I'm using PowerDVD on another computer. When you play a video file, all you get is the background picture when no movie is playing. The background picture of the person wearing sunglasses with the logo at the top left of the screen. I get sound but no picture. I checked under visualization the options are Off or Alchemy>Random. When I choose this, I get what you get in Windows Media Player for background picture wile music is playing, kinda hard to explain. If you goto Windows Media Plauer and set the visualization to random, you get the same thing I get, waves. cool design stuff, funky colors, etc. But on my laptop, when I play a movie or video file on PowerDVD, I get video and sound. But on this computer, you don't get video, only sound. I have the visualization set to Off. Does anyone know what to do?


----------



## Punk (Sep 28, 2007)

You don't have to double post...


----------



## NudistIslandGirl (Sep 28, 2007)

I didn't mean to, mostly my computers fault, it messed up so I signed off and signed on this one and it said it didn't post from my other account.

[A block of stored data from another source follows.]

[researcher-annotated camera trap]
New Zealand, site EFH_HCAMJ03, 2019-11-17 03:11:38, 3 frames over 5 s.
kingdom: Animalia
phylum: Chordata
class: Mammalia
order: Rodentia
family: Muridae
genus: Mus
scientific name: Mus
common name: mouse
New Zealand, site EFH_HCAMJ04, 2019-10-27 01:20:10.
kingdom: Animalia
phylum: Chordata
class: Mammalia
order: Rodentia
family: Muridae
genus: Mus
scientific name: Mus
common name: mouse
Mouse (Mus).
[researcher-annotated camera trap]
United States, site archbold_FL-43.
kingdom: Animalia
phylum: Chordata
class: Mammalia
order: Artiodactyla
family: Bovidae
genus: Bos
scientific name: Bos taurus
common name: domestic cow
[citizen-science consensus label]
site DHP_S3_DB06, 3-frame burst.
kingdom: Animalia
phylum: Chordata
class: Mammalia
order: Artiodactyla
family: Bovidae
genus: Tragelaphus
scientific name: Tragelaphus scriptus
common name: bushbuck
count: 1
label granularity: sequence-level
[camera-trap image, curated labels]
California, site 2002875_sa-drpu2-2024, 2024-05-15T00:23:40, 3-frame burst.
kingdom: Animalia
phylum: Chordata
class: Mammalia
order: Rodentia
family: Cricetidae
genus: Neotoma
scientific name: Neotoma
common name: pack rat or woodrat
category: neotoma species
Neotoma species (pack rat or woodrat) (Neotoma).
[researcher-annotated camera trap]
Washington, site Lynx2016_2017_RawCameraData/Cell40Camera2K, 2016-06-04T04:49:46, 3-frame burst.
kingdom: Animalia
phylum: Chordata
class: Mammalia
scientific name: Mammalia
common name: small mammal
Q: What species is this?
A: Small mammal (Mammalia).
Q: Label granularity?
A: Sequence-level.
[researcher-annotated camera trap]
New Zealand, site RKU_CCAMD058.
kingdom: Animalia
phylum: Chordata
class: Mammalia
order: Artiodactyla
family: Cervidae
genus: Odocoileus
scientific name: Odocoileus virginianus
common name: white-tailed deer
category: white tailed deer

Please post if you have an answer to my problem.


----------



## Punk (Sep 28, 2007)

Have you tried re-installing it?


----------



## MasterEVC (Sep 29, 2007)

Ive seen this before at work, a brand new machine out fo box wouldnt play dvd's even with a dvd program like power dvd installed.

get the K-Lite mega codec pack from free-codecs.com

I installed that and they were able to play dvd's


----------